CASO PRÁCTICO: PROBLEMAS EN LA APP

​La dificultad para conseguir cita también queda reflejada en la propia aplicación de Salud, donde las opciones disponibles resultan escasas o poco útiles para una atención ágil. En el caso de los adultos, la aplicación indica que para obtener cita con enfermería es necesario llamar por teléfono, mientras que la primera consulta presencial con el médico disponible se retrasa hasta el 11 de mayo. La alternativa de consulta telefónica tampoco resuelve el problema inmediato, ya que se ofrece para el 23 de abril. 

En pediatría, la situación es similar: para enfermería remite igualmente a la vía telefónica, la cita presencial con el médico más cercana aparece el 22 de abril y la consulta telefónica se fija para el 17 de abril. Estos plazos evidencian la falta de disponibilidad a corto plazo y refuerzan la sensación de colapso en el sistema.

También espera Edurne. Tras telefonear al centro de salud el martes, recibió la devolución de la llamada 40 minutos más tarde, solo para escuchar que ya no había citas disponibles para ese día. Hoy, esta vecina de Sarriguren hace fila con la intención de poder explicarle al médico lo que le ocurre. “Ayer me preguntaban si era gastroenteritis, dolor de garganta o tos. Como dije que no, ni se preocuparon por si tenía algo más. ¿Y si me pasa algo más grave?”, se pregunta.

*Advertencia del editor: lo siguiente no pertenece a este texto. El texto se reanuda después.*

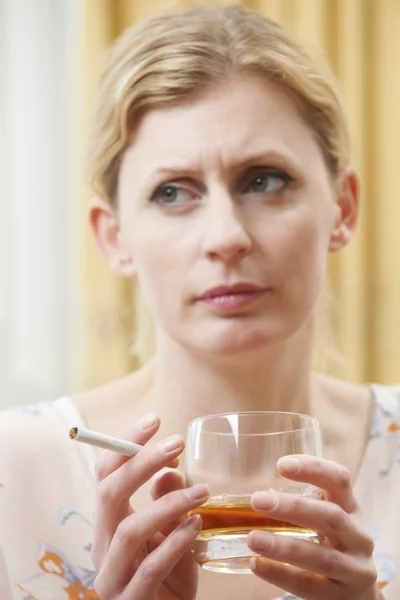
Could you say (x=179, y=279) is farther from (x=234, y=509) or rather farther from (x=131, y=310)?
(x=131, y=310)

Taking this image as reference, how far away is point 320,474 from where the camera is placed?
0.85 metres

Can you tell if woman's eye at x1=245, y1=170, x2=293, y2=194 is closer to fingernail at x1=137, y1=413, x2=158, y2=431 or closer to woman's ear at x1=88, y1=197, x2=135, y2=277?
woman's ear at x1=88, y1=197, x2=135, y2=277

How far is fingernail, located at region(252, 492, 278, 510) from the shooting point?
809 mm

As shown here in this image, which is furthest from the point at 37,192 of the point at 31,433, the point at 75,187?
the point at 31,433

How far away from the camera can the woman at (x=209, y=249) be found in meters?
1.25

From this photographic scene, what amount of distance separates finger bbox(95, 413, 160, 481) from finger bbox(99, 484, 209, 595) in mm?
59

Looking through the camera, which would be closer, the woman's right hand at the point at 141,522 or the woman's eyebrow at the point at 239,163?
the woman's right hand at the point at 141,522

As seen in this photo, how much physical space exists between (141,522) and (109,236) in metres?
0.70

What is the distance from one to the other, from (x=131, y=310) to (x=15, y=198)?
16.0 inches

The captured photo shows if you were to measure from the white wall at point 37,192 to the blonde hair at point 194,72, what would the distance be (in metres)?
0.72

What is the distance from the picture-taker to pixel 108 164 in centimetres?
142

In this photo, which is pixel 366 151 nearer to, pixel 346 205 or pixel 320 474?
pixel 346 205

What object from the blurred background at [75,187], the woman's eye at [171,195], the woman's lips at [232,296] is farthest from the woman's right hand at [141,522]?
the blurred background at [75,187]

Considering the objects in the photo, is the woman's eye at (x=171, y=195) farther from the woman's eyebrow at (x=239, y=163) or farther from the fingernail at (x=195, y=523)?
the fingernail at (x=195, y=523)
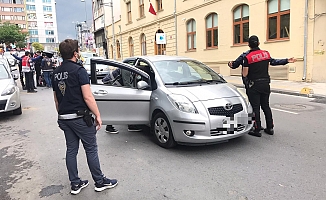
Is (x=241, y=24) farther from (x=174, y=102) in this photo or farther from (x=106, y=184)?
(x=106, y=184)

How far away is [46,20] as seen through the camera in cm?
11669

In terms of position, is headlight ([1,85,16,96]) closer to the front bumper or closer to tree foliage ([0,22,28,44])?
the front bumper

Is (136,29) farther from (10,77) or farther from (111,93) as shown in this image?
(111,93)

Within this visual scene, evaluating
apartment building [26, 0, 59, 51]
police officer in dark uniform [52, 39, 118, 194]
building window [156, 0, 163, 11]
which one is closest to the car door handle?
police officer in dark uniform [52, 39, 118, 194]

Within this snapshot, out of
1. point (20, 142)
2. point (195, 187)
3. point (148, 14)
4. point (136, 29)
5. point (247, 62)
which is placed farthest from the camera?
point (136, 29)

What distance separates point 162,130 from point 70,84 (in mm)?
2066

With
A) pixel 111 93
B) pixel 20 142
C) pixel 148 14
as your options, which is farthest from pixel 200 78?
pixel 148 14

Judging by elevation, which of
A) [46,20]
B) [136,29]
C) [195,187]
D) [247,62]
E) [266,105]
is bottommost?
[195,187]

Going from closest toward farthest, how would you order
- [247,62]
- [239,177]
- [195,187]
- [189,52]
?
[195,187] < [239,177] < [247,62] < [189,52]

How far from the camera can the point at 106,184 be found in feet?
11.3

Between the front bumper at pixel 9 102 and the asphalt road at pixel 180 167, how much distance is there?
4.38 ft

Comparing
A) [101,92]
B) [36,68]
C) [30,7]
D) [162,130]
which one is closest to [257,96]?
[162,130]

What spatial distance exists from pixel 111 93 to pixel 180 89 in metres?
1.22

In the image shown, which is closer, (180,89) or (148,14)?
(180,89)
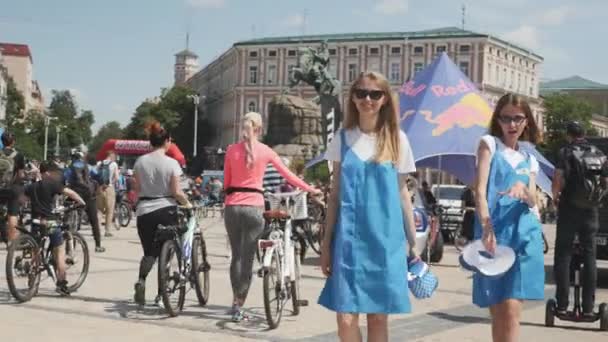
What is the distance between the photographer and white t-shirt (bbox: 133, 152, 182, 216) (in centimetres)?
930

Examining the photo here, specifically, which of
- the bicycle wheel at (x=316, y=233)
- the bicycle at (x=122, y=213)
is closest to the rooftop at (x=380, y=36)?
the bicycle at (x=122, y=213)

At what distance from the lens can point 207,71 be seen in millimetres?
157125

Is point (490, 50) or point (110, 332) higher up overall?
point (490, 50)

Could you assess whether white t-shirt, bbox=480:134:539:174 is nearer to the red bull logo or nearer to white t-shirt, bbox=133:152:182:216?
white t-shirt, bbox=133:152:182:216

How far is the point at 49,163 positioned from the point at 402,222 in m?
6.56

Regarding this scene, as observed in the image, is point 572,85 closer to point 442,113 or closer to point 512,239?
point 442,113

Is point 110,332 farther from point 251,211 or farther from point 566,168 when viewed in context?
point 566,168

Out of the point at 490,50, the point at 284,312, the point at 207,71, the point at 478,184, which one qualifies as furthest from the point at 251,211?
the point at 207,71

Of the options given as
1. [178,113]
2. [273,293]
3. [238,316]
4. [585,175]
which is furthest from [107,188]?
[178,113]

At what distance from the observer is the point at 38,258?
33.0 ft

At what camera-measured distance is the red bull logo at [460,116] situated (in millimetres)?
16250

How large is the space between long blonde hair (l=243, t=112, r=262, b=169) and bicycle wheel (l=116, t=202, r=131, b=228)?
16.8m

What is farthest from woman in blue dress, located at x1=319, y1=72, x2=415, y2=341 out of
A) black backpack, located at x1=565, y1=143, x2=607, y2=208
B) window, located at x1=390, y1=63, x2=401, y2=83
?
window, located at x1=390, y1=63, x2=401, y2=83

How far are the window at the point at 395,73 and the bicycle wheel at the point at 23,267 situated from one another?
113378 millimetres
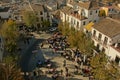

En la fila también se encuentra Mauricio, que por segundo día consecutivo intenta conseguir una cita médica. Su malestar no solo tiene que ver con la dificultad para acceder a consulta, sino también con el proceso previo. “Es privado y no tienen por qué decidir ellas si me dan cita o no”, se queja, en referencia a la necesidad de explicar sus dolencias en el mostrador de administración.

Esta combinación de colas desde primera hora, dificultades en los canales digitales y saturación telefónica está generando una sensación de abandono entre los usuarios, que se ven obligados a competir diariamente por un servicio esencial. La falta de accesibilidad y la sobrecarga del sistema están convirtiendo algo tan básico como pedir una cita médica en una tarea complicada, desigual y, en demasiadas ocasiones, imposible.

UNO MÁS OTRO

​Como contexto añadido, la situación se ve agravada por el hecho de que el centro de salud de Sarriguren no solo atiende a los vecinos de esta localidad, sino también a los de Erripagaña, lo que multiplica la presión asistencial y complica aún más la obtención de citas. Esta sobrecarga se traduce en problemas diarios para quienes necesitan atención médica, también en el ámbito laboral. 

Arelys e Isolina, por ejemplo, han tenido que pedir permiso en sus trabajos para poder hacer fila a primera hora. “Tendré que salir más tarde, no me queda otra”, explicaba una de ellas, mientras que la otra lamentaba: “A mí me descontarán horas de vacaciones”. Ambas coinciden en la necesidad de buscar soluciones estructurales: “Nos tienen que dar una solución, nos tienen que diversificar a otros centros de salud, como Mendillorri, por ejemplo”, reclaman.